_Requirement_
Switch "camera" to "photographer" in the rows starting with the line that contains "In the picture, does" and going through the end of the rows, and write those lines out again with nothing else changed.

□ □ □ □

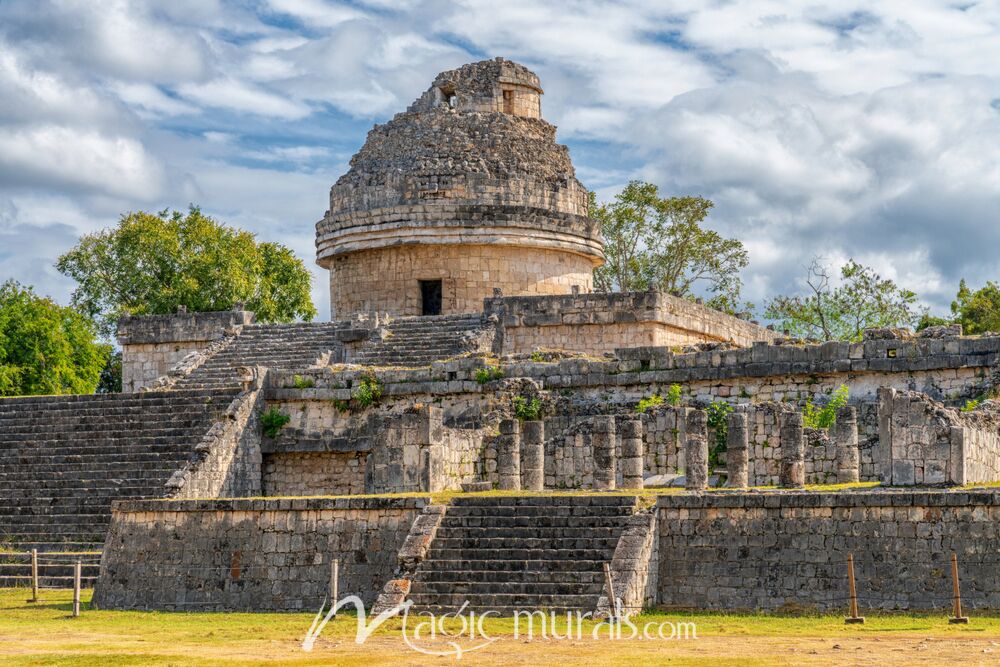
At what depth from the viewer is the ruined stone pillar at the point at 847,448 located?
22062 millimetres

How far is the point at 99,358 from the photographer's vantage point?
4519cm

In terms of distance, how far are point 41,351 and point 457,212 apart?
47.9 ft

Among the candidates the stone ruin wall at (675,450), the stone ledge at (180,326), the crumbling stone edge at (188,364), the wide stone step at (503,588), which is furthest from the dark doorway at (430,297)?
the wide stone step at (503,588)

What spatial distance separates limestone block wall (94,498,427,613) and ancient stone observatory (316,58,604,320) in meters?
12.1

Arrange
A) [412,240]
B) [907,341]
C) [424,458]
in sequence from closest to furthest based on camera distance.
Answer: [424,458]
[907,341]
[412,240]

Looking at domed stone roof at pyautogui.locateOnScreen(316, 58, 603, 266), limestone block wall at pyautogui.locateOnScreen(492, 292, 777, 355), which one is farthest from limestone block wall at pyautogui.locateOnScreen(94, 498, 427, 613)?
domed stone roof at pyautogui.locateOnScreen(316, 58, 603, 266)

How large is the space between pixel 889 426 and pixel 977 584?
9.20ft

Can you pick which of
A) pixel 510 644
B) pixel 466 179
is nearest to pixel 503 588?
pixel 510 644

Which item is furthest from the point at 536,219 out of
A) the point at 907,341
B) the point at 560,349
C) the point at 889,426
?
the point at 889,426

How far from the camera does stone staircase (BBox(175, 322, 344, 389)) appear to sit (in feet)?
97.7

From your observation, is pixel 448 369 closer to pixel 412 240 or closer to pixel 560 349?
pixel 560 349

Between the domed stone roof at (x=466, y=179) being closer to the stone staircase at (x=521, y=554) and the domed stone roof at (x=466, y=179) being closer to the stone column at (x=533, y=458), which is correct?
the stone column at (x=533, y=458)

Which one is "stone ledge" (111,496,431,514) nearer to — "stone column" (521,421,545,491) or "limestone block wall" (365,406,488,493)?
"limestone block wall" (365,406,488,493)

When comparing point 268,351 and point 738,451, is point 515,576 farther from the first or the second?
point 268,351
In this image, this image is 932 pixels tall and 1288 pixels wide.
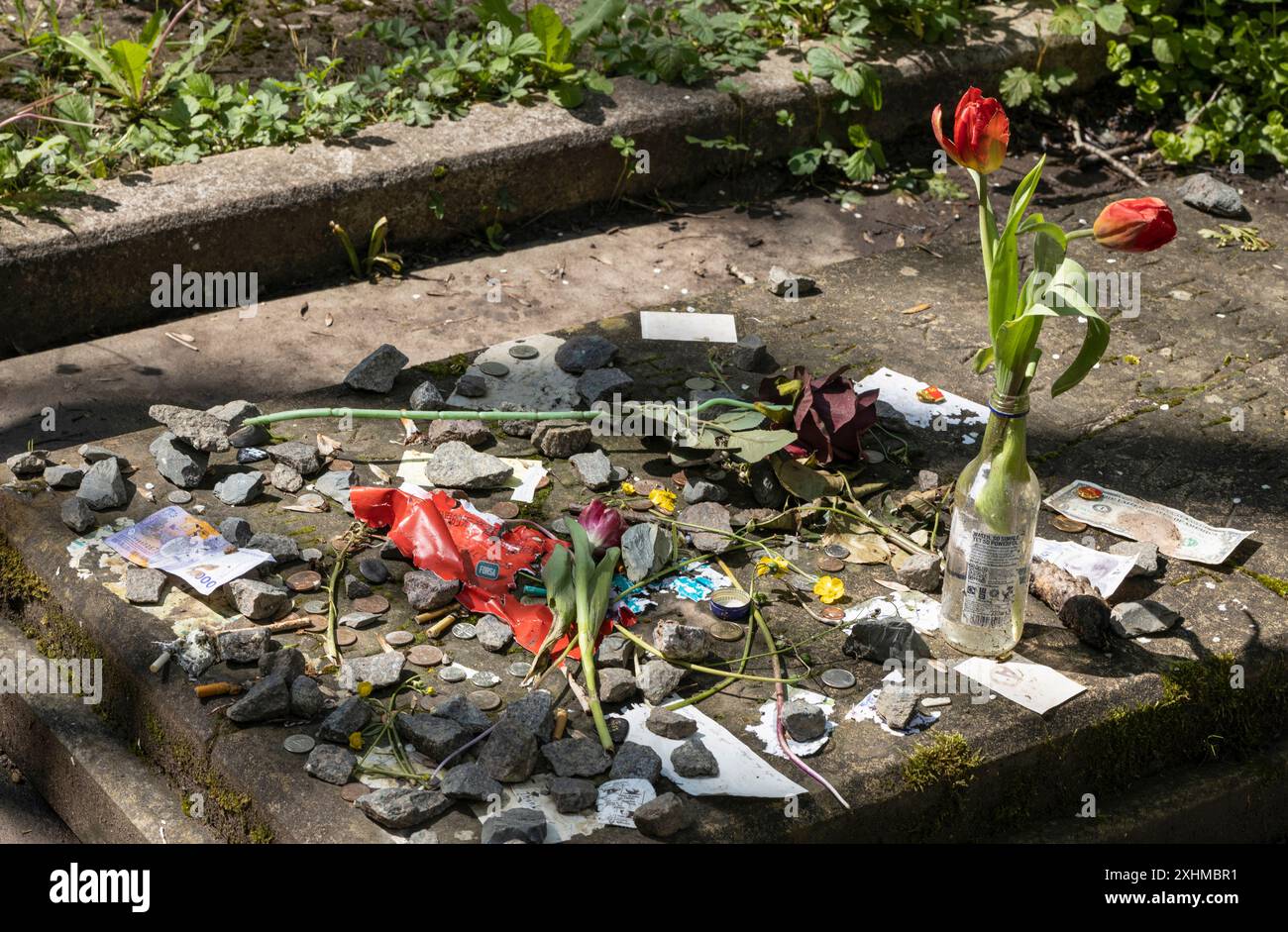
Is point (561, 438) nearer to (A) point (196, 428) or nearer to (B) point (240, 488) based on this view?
(B) point (240, 488)

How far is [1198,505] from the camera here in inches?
131

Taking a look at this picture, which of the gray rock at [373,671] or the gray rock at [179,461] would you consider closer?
the gray rock at [373,671]

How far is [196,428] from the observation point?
335cm

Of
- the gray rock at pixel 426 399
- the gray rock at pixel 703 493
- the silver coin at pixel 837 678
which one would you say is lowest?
the silver coin at pixel 837 678

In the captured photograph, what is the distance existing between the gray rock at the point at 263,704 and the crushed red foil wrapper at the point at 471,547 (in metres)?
0.49

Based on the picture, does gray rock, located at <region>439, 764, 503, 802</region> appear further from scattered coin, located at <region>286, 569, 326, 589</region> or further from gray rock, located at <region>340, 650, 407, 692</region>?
scattered coin, located at <region>286, 569, 326, 589</region>

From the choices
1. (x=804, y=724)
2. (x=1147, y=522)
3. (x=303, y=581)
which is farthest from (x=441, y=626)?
(x=1147, y=522)

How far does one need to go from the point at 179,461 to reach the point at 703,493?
4.14ft

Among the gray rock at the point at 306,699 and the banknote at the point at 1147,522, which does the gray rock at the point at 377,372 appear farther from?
the banknote at the point at 1147,522

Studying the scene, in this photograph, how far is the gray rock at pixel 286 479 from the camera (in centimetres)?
328

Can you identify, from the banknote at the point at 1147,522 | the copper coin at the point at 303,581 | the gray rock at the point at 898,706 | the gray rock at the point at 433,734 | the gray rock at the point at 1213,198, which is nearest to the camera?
the gray rock at the point at 433,734

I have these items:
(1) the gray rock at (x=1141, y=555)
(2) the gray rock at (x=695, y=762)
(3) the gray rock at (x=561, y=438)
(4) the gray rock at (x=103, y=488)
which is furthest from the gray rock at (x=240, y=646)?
(1) the gray rock at (x=1141, y=555)

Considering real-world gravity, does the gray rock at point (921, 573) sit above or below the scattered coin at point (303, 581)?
above

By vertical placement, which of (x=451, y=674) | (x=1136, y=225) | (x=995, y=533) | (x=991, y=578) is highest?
(x=1136, y=225)
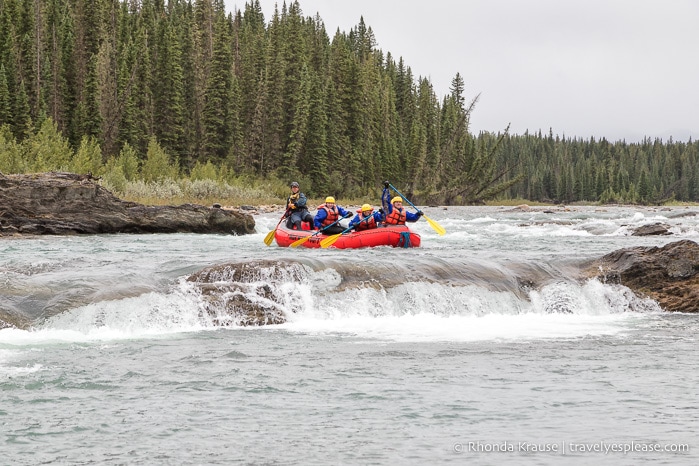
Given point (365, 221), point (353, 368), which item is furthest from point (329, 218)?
point (353, 368)

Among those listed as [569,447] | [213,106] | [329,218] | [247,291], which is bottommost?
[569,447]

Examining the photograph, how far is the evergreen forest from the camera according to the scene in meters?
57.4

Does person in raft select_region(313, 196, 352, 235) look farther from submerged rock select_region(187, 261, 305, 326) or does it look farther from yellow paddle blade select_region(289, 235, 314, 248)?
submerged rock select_region(187, 261, 305, 326)

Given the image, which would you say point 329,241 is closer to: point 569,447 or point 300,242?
point 300,242

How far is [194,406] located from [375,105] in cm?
7239

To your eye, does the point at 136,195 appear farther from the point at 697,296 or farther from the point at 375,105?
the point at 375,105

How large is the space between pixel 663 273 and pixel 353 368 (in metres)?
8.00

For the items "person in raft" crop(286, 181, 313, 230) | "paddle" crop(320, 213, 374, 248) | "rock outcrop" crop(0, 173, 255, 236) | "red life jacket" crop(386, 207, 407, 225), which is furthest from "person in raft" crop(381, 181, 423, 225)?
"rock outcrop" crop(0, 173, 255, 236)

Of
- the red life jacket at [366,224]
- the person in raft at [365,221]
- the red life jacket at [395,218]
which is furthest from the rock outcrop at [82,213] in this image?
the red life jacket at [395,218]

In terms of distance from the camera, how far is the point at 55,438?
281 inches

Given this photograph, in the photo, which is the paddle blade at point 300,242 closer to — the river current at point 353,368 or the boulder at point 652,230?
the river current at point 353,368

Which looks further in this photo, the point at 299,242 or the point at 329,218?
the point at 329,218

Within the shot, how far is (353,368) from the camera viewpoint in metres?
9.77

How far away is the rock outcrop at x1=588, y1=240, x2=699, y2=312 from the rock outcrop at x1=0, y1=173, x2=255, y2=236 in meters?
15.3
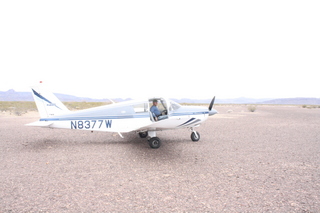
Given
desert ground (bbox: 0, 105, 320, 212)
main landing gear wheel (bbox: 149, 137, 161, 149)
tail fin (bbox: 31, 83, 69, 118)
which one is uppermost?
tail fin (bbox: 31, 83, 69, 118)

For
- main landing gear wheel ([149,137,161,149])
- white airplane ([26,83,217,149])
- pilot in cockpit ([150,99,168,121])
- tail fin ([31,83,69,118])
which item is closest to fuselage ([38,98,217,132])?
white airplane ([26,83,217,149])

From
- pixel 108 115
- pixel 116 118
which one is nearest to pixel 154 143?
pixel 116 118

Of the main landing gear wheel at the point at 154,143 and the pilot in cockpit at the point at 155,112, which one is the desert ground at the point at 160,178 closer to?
the main landing gear wheel at the point at 154,143

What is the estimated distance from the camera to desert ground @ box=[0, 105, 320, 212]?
3826 millimetres

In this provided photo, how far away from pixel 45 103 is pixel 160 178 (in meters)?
6.47

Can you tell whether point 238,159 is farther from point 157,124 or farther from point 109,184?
point 109,184

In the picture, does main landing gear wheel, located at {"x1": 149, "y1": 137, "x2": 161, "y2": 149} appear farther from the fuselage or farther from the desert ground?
the fuselage

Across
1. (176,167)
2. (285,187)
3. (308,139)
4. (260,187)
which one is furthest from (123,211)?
(308,139)

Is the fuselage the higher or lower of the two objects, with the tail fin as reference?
lower

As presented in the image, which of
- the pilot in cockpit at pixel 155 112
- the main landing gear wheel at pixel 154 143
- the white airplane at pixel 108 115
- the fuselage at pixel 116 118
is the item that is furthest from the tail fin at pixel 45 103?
the main landing gear wheel at pixel 154 143

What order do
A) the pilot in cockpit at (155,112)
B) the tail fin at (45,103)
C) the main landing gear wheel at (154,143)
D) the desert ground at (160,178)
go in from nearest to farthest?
the desert ground at (160,178)
the main landing gear wheel at (154,143)
the pilot in cockpit at (155,112)
the tail fin at (45,103)

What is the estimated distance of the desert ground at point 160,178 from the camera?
3.83 metres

□ □ □ □

_Reply to the exercise_
In the picture, does main landing gear wheel, located at {"x1": 149, "y1": 137, "x2": 161, "y2": 149} appear farther from the fuselage or farther from the desert ground?
the fuselage

Across
1. (176,167)
2. (285,187)
3. (308,139)
4. (260,187)
which one is furthest from (123,211)?
(308,139)

Is the fuselage the higher or lower of the two objects, with the tail fin as reference?
lower

As presented in the image, which of
- the pilot in cockpit at pixel 155 112
- the main landing gear wheel at pixel 154 143
- the white airplane at pixel 108 115
- the fuselage at pixel 116 118
is the item that is furthest from the tail fin at pixel 45 103?
the main landing gear wheel at pixel 154 143

What order do
A) the pilot in cockpit at (155,112)
B) the tail fin at (45,103)
C) the main landing gear wheel at (154,143)
D) the desert ground at (160,178)
go in from nearest to farthest?
the desert ground at (160,178)
the main landing gear wheel at (154,143)
the pilot in cockpit at (155,112)
the tail fin at (45,103)

What is the estimated distance of the desert ground at point 160,178 from the photographer?
3.83 metres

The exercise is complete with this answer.